I grew up with Rock n Roll, but now I find the Classical music of my father soothes my soul and reminds me of him.  I planted flowers in my Mother’s honor.  Their garden was strictly the domain of my German Dad, and when I traveled to Germany I saw gardens like my Dad’s, with ferns, hosta, and pachysandra.  Mom wanted flowers, and I lined my front walkway with them.

In the aftermath of their deaths, I also wanted to build something.  I joined the Auxiliary Board of Our Lady of Bellefonte Hospital.  We raise money for the hospital.  I am meeting some fine women and helping to build up the hospital.  I also volunteer, working with a fine group of nurses to make their job easier and the patients stay more comfortable.

My parents only wanted one thing that I can still try to do.  They want me (and all their family) to be happy.   Our happiness is the only legacy they want.

With happiness in mind I give up many fleeting pleasures for deferred gratification.  Instead of the immediate enjoyment of junk food, I focus on health and fitness.  Instead of impulse purchases, I think about what I really need and why, and save for the future.

My sister called Mom her heart, and I called Mom my home at her funeral.  Our parents home was certainly the gathering place for the entire extended family, where we their children came together again.  My parents home was where my children got to know their cousins, aunts and uncles.  Without my parents, the shape of the family is forever changed, but we reach out to each other maintain better contact.

A year of reflection is coming to an end, and you are never far from my thoughts Mom and Dad.

 

Time Passes

Shirt off, muscles glistening with exertion, like a stone chiseled statue, my protector and provider, powerful and wise, and the template that the next man in my life could never match.
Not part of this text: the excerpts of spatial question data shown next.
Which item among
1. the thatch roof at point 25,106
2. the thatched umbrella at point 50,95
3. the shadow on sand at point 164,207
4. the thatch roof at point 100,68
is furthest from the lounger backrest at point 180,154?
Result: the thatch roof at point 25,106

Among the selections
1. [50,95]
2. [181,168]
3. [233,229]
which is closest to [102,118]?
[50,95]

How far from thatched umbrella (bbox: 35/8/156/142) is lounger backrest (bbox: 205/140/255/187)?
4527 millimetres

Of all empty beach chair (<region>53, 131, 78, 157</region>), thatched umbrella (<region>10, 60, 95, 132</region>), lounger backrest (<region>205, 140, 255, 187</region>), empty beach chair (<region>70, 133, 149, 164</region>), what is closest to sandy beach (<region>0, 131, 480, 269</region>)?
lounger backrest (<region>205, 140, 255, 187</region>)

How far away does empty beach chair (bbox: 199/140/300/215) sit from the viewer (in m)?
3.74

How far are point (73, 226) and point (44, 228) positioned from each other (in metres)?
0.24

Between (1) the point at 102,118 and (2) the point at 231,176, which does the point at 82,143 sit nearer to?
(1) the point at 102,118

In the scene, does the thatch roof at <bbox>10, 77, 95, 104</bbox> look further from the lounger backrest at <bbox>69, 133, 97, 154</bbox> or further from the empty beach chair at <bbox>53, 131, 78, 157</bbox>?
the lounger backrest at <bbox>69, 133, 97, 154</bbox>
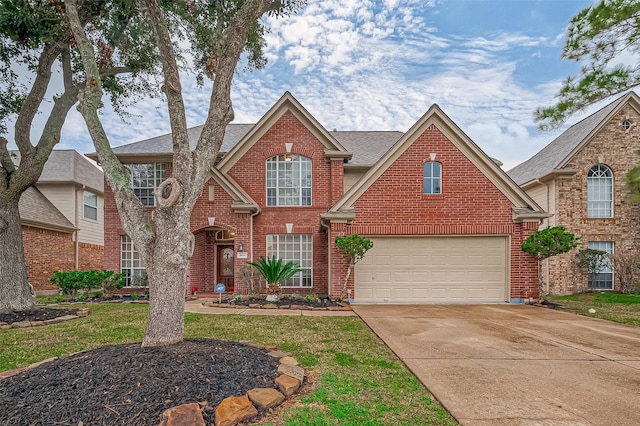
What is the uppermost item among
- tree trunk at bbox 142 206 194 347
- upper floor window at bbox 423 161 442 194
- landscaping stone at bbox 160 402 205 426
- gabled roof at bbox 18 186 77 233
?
upper floor window at bbox 423 161 442 194

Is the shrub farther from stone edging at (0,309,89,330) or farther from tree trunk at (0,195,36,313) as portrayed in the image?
stone edging at (0,309,89,330)

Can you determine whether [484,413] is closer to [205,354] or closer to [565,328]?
[205,354]

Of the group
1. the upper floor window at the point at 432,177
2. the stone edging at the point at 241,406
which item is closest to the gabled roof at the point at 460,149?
the upper floor window at the point at 432,177

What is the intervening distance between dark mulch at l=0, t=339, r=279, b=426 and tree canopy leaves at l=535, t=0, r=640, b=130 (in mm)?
9475

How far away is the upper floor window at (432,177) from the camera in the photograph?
36.5ft

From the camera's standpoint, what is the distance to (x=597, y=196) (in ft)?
48.4

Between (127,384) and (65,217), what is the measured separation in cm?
1779

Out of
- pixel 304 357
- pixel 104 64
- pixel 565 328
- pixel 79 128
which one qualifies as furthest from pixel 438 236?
pixel 79 128

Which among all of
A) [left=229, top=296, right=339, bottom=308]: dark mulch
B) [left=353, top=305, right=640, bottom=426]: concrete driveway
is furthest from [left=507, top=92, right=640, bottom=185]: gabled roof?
[left=229, top=296, right=339, bottom=308]: dark mulch

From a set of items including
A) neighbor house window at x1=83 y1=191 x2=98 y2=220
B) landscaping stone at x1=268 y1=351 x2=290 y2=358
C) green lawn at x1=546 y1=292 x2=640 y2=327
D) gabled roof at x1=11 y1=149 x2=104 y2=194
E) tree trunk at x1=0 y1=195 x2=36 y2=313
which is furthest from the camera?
neighbor house window at x1=83 y1=191 x2=98 y2=220

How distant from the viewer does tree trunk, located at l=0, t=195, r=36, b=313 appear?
27.3 feet

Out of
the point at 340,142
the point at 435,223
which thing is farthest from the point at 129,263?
the point at 435,223

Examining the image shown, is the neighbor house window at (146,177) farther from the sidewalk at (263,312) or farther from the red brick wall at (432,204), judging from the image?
the red brick wall at (432,204)

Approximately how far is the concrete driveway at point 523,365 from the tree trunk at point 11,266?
854cm
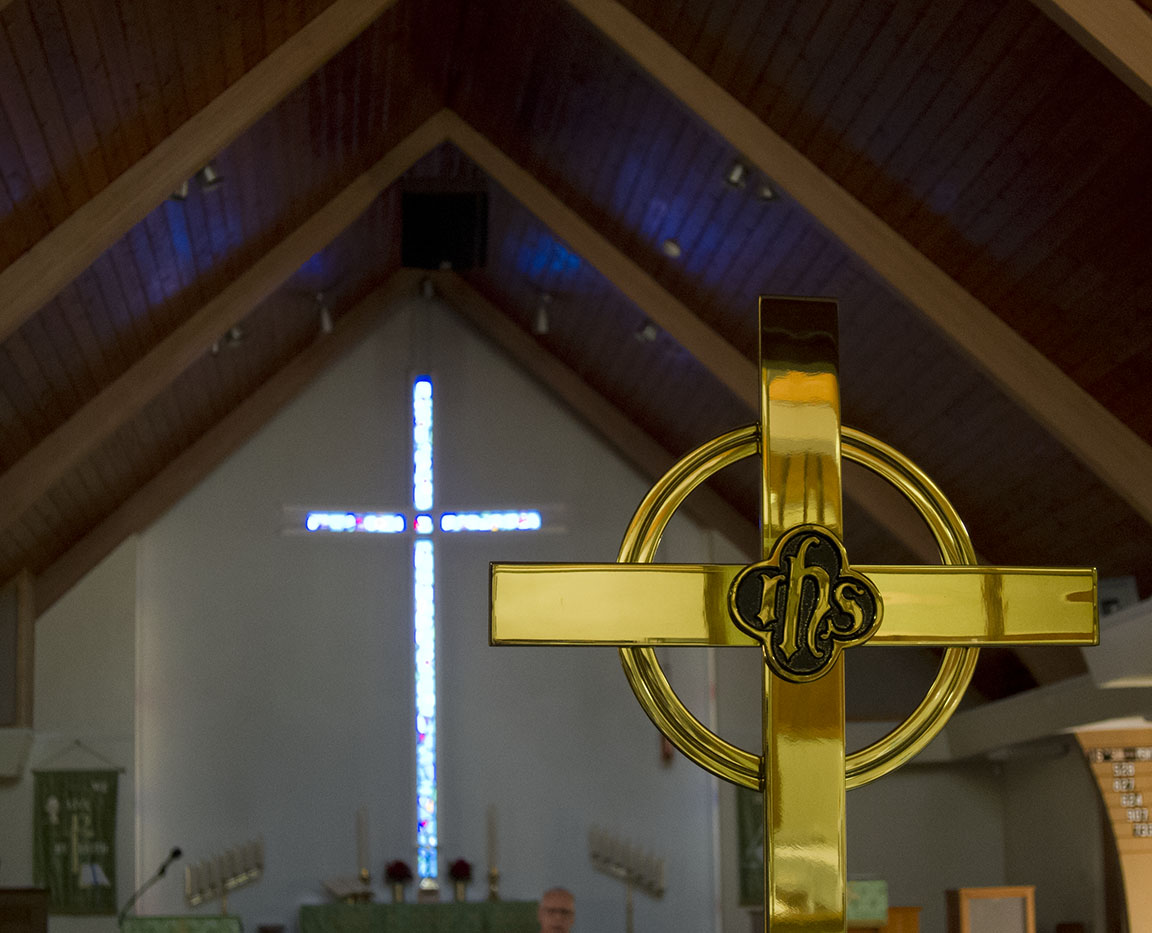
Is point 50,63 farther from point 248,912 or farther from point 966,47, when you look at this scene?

That was my Daddy.

My Mommy was model tall sleek and movie star beautiful, my caretaker and teacher, knowing and wise, patient and loving, the template I wanted to grow into but could never match.
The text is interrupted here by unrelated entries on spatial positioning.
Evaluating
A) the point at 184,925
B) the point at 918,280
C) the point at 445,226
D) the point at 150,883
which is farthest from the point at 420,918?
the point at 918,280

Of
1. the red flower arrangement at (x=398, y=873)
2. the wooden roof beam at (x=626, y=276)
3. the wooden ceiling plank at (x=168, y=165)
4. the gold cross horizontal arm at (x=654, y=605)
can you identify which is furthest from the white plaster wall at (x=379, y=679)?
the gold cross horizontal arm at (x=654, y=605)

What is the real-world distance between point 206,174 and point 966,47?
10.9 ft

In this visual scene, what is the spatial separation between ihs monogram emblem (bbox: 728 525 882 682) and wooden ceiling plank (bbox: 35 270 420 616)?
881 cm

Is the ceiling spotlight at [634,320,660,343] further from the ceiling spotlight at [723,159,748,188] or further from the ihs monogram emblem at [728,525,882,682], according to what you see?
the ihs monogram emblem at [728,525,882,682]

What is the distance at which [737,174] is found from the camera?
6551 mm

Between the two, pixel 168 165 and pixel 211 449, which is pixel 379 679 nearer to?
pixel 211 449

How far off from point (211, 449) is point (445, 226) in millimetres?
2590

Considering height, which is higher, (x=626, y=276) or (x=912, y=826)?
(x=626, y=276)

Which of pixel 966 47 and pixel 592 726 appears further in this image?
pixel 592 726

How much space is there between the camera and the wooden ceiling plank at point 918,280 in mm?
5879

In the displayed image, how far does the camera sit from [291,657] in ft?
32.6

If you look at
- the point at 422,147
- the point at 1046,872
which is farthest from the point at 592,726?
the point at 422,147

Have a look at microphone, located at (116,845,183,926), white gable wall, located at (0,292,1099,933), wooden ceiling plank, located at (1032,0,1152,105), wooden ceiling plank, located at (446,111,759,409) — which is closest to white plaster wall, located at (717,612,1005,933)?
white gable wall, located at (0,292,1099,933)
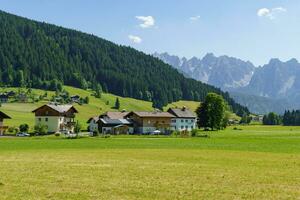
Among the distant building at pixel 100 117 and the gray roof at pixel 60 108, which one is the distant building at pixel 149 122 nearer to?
the distant building at pixel 100 117

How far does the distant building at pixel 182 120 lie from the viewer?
172250 mm

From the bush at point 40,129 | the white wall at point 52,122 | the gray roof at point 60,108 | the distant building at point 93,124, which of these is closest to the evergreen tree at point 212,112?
the distant building at point 93,124

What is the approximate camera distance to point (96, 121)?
6216 inches

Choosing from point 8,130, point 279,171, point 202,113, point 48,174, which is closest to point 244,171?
point 279,171

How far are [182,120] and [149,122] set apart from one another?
18454 millimetres

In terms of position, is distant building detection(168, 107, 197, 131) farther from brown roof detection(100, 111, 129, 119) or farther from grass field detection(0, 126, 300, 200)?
grass field detection(0, 126, 300, 200)

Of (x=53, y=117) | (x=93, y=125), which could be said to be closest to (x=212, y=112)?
(x=93, y=125)

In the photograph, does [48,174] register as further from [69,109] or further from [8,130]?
[69,109]

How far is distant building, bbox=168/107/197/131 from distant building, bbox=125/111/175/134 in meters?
5.31

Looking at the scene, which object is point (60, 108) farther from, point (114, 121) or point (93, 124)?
point (114, 121)

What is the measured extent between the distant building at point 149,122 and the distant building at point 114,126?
352cm

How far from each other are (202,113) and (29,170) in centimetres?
12557

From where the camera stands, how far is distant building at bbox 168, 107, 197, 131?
17225cm

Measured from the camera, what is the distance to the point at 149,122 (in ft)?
529
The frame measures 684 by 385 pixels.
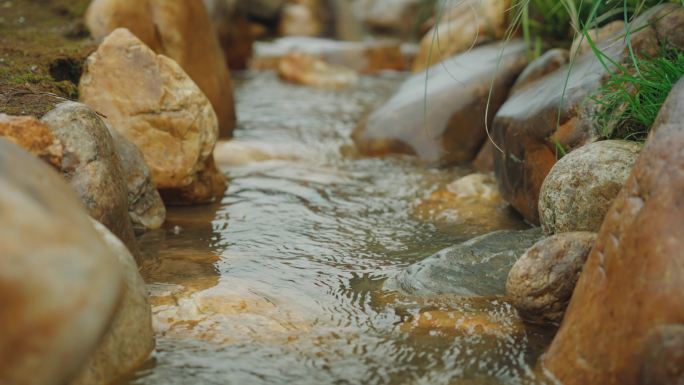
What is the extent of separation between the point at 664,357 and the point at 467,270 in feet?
4.55

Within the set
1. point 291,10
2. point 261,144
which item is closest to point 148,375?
point 261,144

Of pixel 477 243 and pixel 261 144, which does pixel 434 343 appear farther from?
pixel 261 144

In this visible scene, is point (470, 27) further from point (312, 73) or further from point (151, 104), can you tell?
→ point (151, 104)

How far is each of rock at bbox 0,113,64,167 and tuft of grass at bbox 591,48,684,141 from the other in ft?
8.82

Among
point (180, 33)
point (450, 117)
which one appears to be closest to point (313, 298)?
point (450, 117)

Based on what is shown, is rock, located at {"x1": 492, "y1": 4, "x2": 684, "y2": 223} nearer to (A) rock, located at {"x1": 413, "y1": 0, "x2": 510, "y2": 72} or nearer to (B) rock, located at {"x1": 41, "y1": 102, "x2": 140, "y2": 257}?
(B) rock, located at {"x1": 41, "y1": 102, "x2": 140, "y2": 257}

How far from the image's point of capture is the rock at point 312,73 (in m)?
10.6

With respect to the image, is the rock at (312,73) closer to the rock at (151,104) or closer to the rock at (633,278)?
the rock at (151,104)

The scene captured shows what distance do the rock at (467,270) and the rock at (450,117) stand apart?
2.62 meters

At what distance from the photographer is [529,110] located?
4820 mm

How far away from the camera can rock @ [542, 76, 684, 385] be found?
96.5 inches

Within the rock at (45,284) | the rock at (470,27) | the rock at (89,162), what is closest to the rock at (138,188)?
the rock at (89,162)

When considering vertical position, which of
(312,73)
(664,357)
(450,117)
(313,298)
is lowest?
(312,73)

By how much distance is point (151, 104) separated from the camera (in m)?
4.88
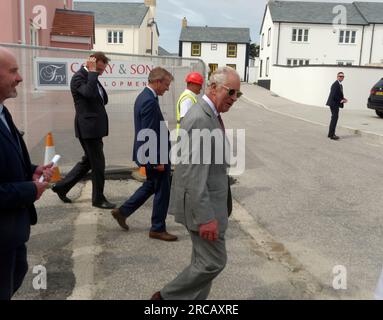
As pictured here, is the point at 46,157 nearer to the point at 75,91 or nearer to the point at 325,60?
the point at 75,91

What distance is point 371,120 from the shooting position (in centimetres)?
1845

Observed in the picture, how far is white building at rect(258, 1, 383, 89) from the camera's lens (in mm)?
42625

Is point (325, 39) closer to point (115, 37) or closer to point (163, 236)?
point (115, 37)

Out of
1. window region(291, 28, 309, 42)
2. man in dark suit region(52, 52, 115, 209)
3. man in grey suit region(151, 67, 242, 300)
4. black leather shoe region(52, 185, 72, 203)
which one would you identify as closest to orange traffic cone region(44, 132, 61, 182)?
black leather shoe region(52, 185, 72, 203)

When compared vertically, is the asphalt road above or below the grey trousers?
below

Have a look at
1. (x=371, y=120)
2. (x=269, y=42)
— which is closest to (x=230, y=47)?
(x=269, y=42)

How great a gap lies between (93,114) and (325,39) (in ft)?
138

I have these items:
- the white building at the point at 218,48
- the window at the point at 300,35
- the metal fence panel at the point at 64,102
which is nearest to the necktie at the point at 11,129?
the metal fence panel at the point at 64,102

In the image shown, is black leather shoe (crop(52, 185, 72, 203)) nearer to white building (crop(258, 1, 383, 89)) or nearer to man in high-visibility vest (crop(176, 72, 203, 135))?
man in high-visibility vest (crop(176, 72, 203, 135))

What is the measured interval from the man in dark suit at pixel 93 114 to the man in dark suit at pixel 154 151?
2.65ft

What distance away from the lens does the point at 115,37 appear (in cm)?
5238

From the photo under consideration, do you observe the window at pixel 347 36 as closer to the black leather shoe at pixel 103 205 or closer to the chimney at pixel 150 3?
the chimney at pixel 150 3

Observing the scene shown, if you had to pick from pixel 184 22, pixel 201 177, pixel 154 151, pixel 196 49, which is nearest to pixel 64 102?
pixel 154 151

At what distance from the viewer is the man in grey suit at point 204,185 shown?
3.02 metres
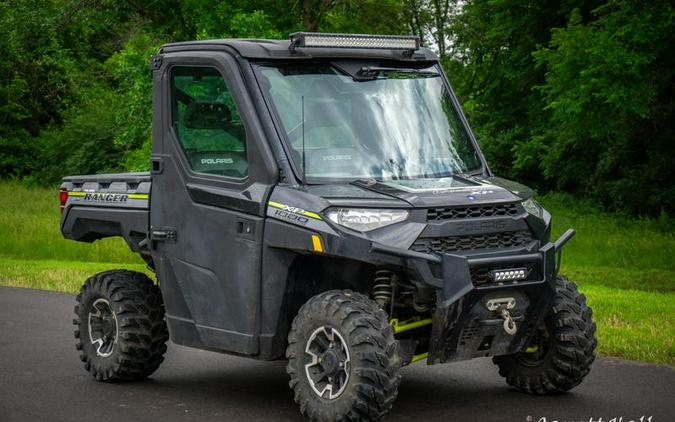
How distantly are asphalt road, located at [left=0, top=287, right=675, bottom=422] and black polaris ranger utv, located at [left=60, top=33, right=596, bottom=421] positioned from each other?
30 centimetres

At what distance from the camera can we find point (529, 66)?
3000 centimetres

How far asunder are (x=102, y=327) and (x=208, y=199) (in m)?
1.71

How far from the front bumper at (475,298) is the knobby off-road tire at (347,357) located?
325mm

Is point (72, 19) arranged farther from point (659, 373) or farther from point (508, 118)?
point (659, 373)

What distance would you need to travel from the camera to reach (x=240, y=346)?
779 centimetres

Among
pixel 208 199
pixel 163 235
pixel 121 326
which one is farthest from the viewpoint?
pixel 121 326

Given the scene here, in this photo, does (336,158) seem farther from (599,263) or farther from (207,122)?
(599,263)

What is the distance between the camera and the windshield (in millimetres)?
7637

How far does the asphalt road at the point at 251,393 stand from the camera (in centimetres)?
774

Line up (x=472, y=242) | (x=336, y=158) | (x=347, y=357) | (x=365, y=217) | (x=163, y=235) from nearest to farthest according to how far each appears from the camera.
A: 1. (x=347, y=357)
2. (x=365, y=217)
3. (x=472, y=242)
4. (x=336, y=158)
5. (x=163, y=235)

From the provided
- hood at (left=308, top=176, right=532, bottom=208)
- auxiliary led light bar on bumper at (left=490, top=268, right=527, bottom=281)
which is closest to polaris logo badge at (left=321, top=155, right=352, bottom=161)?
hood at (left=308, top=176, right=532, bottom=208)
As I grew I noticed something that really upset me, and I took every opportunity to bring it to their awareness. They were not powerful nor wise enough and I could take care of myself, and they didn’t know everything. The world outside our doors was full of unkindness, unfairness, and injustice. They were supposed to fix these things.

I wasn’t permitted to pass out flowers in a demonstration of peace and love at town center. There were no black people for me to get arrested with to fight injustice and discrimination as we witnessed on television each evening. Taking care of us wasn’t enough. There was a whole world that was messed up, and they needed to get out there and fix it.
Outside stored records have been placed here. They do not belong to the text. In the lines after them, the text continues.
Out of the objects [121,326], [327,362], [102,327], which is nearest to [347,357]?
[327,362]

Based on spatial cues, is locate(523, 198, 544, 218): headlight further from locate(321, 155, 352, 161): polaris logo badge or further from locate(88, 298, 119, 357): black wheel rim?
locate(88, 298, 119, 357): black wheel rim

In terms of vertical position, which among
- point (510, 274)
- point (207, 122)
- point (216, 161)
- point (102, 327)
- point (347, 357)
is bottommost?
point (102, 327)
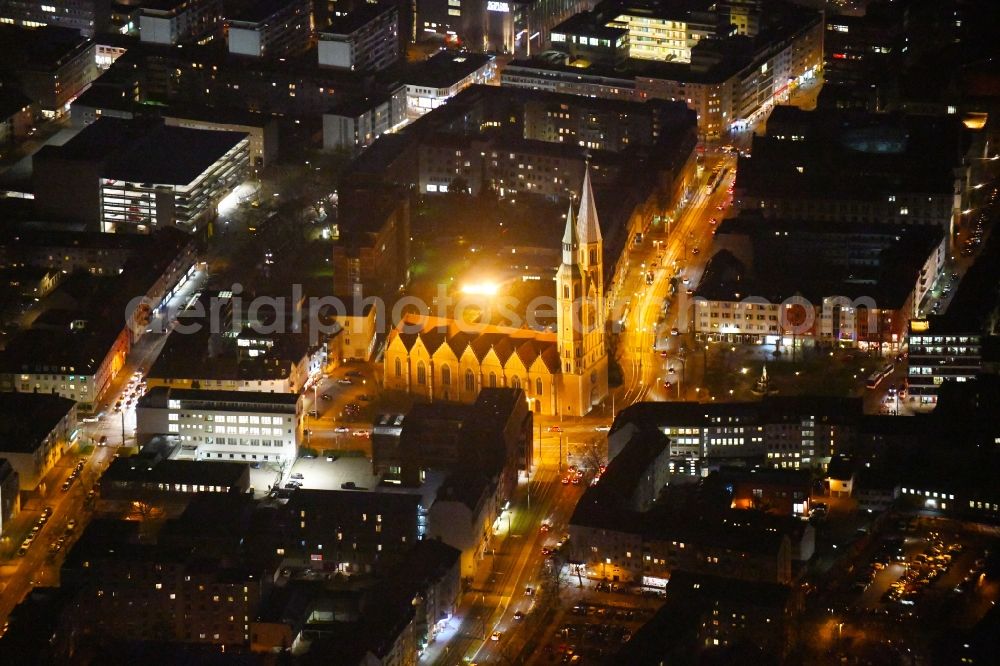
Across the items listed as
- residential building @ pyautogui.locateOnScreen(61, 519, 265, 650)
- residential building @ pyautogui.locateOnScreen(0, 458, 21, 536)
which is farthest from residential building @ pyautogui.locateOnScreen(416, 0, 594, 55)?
residential building @ pyautogui.locateOnScreen(61, 519, 265, 650)

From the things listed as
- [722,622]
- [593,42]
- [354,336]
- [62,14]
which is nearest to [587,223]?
[354,336]

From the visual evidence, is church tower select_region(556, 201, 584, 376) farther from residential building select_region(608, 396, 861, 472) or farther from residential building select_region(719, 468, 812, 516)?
residential building select_region(719, 468, 812, 516)

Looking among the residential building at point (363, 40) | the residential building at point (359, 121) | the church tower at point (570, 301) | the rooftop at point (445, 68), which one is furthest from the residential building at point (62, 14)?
the church tower at point (570, 301)

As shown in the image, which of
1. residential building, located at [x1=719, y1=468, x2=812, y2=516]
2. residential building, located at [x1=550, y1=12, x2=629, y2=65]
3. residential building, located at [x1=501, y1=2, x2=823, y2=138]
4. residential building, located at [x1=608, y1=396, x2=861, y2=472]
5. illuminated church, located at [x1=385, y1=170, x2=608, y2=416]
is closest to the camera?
residential building, located at [x1=719, y1=468, x2=812, y2=516]

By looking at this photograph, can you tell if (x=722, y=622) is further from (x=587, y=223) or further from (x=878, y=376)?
(x=878, y=376)

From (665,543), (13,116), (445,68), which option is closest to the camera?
(665,543)
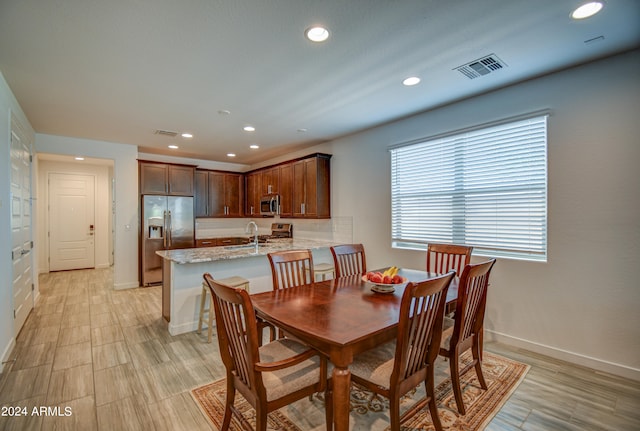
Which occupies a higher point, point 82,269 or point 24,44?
point 24,44

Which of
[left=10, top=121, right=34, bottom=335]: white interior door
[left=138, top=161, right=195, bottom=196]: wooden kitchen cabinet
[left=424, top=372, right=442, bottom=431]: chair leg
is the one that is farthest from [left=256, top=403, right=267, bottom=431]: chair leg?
[left=138, top=161, right=195, bottom=196]: wooden kitchen cabinet

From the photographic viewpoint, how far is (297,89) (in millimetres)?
3006

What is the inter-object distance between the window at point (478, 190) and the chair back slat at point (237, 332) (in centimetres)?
282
Next thing I know I am married, with children. I vote for peace and justice the best I can. It is a struggle to be patient with my brilliant and amazing children. The struggle to bring peace into the life of me and my imperfect husband isn’t easy just because of love. We struggle with our differences and discuss (or argue) every decision. We struggle with finances and jobs, and balancing those needs with the needs and wants of ourselves and our family.

I grew up. I pulled away the curtain to see the ordinary people behind the great and powerful image.

With eyes that have difficulty reading, the television has become their window to the world. The tables have turned. As I once cried that they should get out and fix things, they now tell me to write letters, campaign and support those fighting for justice. They were and are far from perfect, but they taught me to think and care. As I struggle with life, I learned to see their struggle. They are just people doing the best they can with their imperfect lives.

The beauty and strength of youth has fallen away. They fight against physical limitations caused by heart attack, stoke, emphysema and injuries due to falls. It may take much longer to do the things they want to do, but they still do them. They stubbornly maintain every scrap of their independence.

As their bodies age, anger and frustration sometimes spill over. It is natures way, in God’s wisdom, to help them let go of life, and to help us to let them go. Their love and wisdom is still there, and when the wisdom goes, the love will be enough.

Their true beauty still shines and they have become more precious to me. May they have many more years to watch the family grow.